▶ _任务目标 A_:
根据关于 Solaris10 下静默安装 Oracle RAC 的文档节选,回答下列问题:
(i) 由于没有 VOLUMN CLUSTER MANAGER,这次安装打算使用什么?
(ii) 第一个错误是由哪个 RESPONSE 参数设置不正确造成的?
(iii) 第二个错误报出的错误编号是什么?
▶ _任务目标 B_: 请接着写完关于 Solaris10 下静默安装 Oracle RAC 的文档节选,从其最后一句之后续写。

主机环境基本上和前面文章中描述的SOLARIS10安装Oracle1106rac的环境基本完全一致,最主要的区别在于没有了VOLUMN CLUSTER MANAGER,于是这里打算使用Oracle的ASM。由于安装操作没有什么区别,所以这次安装选择了SILENT静默模式来安装RAC。
描述安装过程中碰到的问题。
Solaris10下Silent模式安装Oracle1106RAC环境(一):http://yangtingkun.itpub.net/post/468/477442
Solaris10下Silent模式安装Oracle1106RAC环境(二):http://yangtingkun.itpub.net/post/468/477443
Solaris10下Silent模式安装Oracle1106RAC环境(三):http://yangtingkun.itpub.net/post/468/477444
Solaris10下Silent模式安装Oracle1106RAC环境(四):http://yangtingkun.itpub.net/post/468/477446
Solaris10下Silent模式安装Oracle1106RAC环境(五):http://yangtingkun.itpub.net/post/468/477447
Solaris10下Silent模式安装Oracle1106RAC环境(六):http://yangtingkun.itpub.net/post/468/477448
Solaris10下Silent模式安装Oracle1106RAC环境(七):http://yangtingkun.itpub.net/post/468/477600
虽然Silent安装和RAC11G的安装都不只一次,但是RAC的SILENT模式安装还是第一次,而且SILENT安装ASM也是第一次,所以碰到一些问题也是在所难免。
第一个错误其实是粗心造成的,在Silent模式安装Cluster的时候,报错错误信息为:
$ ./runInstaller -silent -noconfig -responseFile /data/cluster/response/my_crs.rsp
Starting Oracle Universal Installer...
Checking Temp space: must be greater than 180 MB. Actual 57590 MB Passed
Checking swap space: must be greater than 150 MB. Actual 57802 MB Passed
Preparing to launch Oracle Universal Installer from /tmp/OraInstall2008-08-29_01-52-22PM. Please wait ...$ Oracle Universal Installer, Version 11.1.0.6.0 Production
Copyright (C) 1999, 2007, Oracle. All rights reserved.
OUI-10203:The specified response file '/data/cluster/response/my_crs.rsp' is not found. Make sure that the response file specified exists and you have read privileges to this file.
检查metalink,发现问题是由于RESPONSE参数FROM_LOCATION的设置不正确造成的。由于这个参数当时是采用相对路径,个人认为默认值就应该是正确的,因此没有去验证。
将其设置为正确的绝对路径后,重新执行安装,问题解决。
第二个错误还是粗心造成的,仍然是CLUSTER的安装过程,报错如下:
OUI-10155:Error while setting variable sl_tableList: The following node names are invalid, as they do not resolve to a valid IP address:
ser2-vip.

▶ _给定信息_:
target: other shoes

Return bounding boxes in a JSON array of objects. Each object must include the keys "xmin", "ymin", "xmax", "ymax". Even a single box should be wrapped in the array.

▶ _书面回答 A_:
(i) Oracle 的 ASM。
(ii) FROM_LOCATION。
(iii) OUI-10155。

▶ _书面回答 B_:
检查RESPONSE参数SL_TABLELIST未发现任何异常,结果发现在/etc/hosts文件中设置错误:
127.0.0.1 localhost
172.0.2.62 ser1 ser1. loghost
172.0.2.63 ser2
172.0.2.68 ser1-vip
172.0.2.69 serv2-vip
10.0.2.1 ser1-priv
10.0.2.2 ser2-priv
这里误将ser2-vip敲错为serv2-vip,导致错误的产生,将文件修改为:
127.0.0.1 localhost
172.0.2.62 ser1 ser1. loghost
172.0.2.63 ser2
172.0.2.68 ser1-vip
172.0.2.69 ser2-vip
10.0.2.1 ser1-priv
10.0.2.2 ser2-priv
检查两个节点的所有网络设置,确认无误后,重新执行runInstaller,问题解决。
问题三是问题二的延伸,由于没有设置uninstall的时候删除安装目录,导致目录不为空,出现了下面的错误:
SEVERE:OUI-10029:You have specified a non-empty directory to install this product. It is recommended to specify either an empty or a non-existent directory. You may, however, choose to ignore this message if the directory contains Operating System generated files or subdirectories like lost+found.
这个问题处理很简单,手工清除目录就可以了。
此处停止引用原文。